How do I find out what is making Vim slow to start up?
Answer
vim --startuptime /tmp/vim-startup.log
Explanation
When Vim takes too long to start, the --startuptime flag writes a detailed timing log showing exactly how long each plugin, script, and initialization step takes. This is the fastest way to identify which plugin or configuration is causing the slowdown, without guessing or manually disabling plugins one by one.
How it works
--startuptime {file}— Tells Vim to record timing information for every step of its startup sequence into the specified file.- Each line in the log shows the elapsed time, the time spent on that step, and what was being loaded or executed.
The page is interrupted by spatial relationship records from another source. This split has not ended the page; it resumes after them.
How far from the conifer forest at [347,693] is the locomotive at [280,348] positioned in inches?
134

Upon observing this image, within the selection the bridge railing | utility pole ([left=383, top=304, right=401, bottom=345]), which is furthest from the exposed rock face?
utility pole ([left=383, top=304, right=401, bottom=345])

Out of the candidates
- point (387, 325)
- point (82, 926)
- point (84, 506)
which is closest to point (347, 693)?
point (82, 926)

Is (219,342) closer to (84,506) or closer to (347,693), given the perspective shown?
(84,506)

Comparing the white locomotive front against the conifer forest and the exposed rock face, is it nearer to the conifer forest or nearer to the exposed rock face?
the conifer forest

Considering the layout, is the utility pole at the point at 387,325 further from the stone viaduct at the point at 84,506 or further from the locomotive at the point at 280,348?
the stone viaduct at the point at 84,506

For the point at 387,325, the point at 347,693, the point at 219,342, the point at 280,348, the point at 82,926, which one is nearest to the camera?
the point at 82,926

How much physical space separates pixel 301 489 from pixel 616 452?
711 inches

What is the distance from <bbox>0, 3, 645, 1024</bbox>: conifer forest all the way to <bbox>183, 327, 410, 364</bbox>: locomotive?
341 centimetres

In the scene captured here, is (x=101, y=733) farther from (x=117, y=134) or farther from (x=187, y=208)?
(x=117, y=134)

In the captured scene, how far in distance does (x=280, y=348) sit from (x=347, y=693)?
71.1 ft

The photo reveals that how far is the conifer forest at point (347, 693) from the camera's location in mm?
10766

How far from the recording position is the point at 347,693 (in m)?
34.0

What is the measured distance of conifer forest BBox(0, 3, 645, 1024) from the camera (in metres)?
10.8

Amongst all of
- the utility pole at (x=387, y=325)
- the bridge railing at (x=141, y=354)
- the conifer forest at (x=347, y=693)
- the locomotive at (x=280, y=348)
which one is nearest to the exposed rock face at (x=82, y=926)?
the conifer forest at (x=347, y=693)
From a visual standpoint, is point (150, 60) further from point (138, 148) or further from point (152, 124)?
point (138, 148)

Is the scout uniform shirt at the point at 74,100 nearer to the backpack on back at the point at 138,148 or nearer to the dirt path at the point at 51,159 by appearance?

- The file is plain text and can be reviewed with Vim itself or any text editor.
Example
Profile your startup and review the results:
vim --startuptime /tmp/vim-startup.log
:e /tmp/vim-startup.log
Sample output:
000.009 000.009: --- VIM STARTING ---
001.542 001.533: sourcing /usr/share/vim/vimrc
045.230 043.688: sourcing ~/.vim/plugged/heavy-plugin/plugin/main.vim
046.012 000.782: sourcing ~/.vim/plugged/lightline/plugin/lightline.vim
050.001 003.989: loading plugins
052.340 052.340: --- VIM STARTED ---
In this example, heavy-plugin takes 43ms — a clear bottleneck.
Tips
- Sort the log by the second column to find the slowest items:
:sort! /\d\+\.\d\+:/ r. - Use
:profile start /tmp/profile.log | profile func *to profile function calls during a running session. - For Neovim, the same
--startuptimeflag works identically. - Combine with
vim --nopluginto compare startup with and without plugins.